On the other hand, the minister has chosen to add 150 Sainik schools – but with private and NGO support! It is not clear why Sainik schools are a priority in a pandemic year. It would appear, then, that neither the rhetoric nor intention are even attempting to address the problems that exist. Instead, listening to Sitharaman’s speech and reading the budget documents, one gets the feeling that “minimum government maximum governance” – a slogan the government revived this year – really means “absent government and private governance”.
Relief is to be provided by communities and NGOs, public assets are to be privatised, public sector banks to be disinvested, public services are to be privatised, private individuals are expected to provide support to teachers, even Sainik schools are to be opened with private sector and NGOs support. Clearly, the government has no plans to contribute to an ‘Atmanirbhar Bharat’. For who or what is this budget, then?
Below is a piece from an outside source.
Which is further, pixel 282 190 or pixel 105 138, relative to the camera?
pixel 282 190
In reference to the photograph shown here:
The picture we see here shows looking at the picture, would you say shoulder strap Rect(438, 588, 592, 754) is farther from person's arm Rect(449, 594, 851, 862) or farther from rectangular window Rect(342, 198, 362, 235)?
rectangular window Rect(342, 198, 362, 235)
It is becoming increasingly tiresome to comment on the education budget year after year: it is but a tale of woe. As the demand for education from all quarters has increased, the state’s commitment has correspondingly shrunk. Parents from the lower quintiles are spending larger and larger fractions of their household income on education, without a guarantee of quality as even private schools are unable to provide better quality uniformly and tens of millions are still out of school.
Teachers struggle with multi-grade teaching and poor academic support, and millions of first-generation learners are still being denied their right to education. An education catastrophe existed even before the pandemic, but it is clearly being exacerbated now. To ignore it so comprehensively defies all logic.
How long will this sector be ignored and at whose peril? Is it not amply clear that the fallout from such deep and persistent neglect of education is bound to create serious social and economic problems with long lasting effects for everyone? That economic recovery and growth cannot be based on a population whose human development has so consistently been neglected? That the social backlash can be (and is) devastating for everyone? That, the sector cannot be parcelled out to private and non-governmental largesse or philanthropy, which simply hasn’t the capacity to deal with the scale of the problem? That technology alone can’t save it? That serious physical, human and financial capacity gaps exist that require urgent redressal by the state? That none of this can be achieved by reducing financial allocations or not increasing them in line with requirements?
Yet every year, the Union education ministry allocation is whittled down to a fraction of its ask. This year, too, while the ministry asked for Rs 1,03,673.66 crore, it has received Rs 93,224 crore. How then do we expect India to be ‘atmanirbhar’? The fact that the government continues to turn a blind eye to the obvious links between education and all aspects of atmanirbharta has indeed failed to surprise.
Kiran Bhatty is a senior fellow at the Centre for Policy Research, New Delhi, and a founder member of the Forum for Deliberation on Education.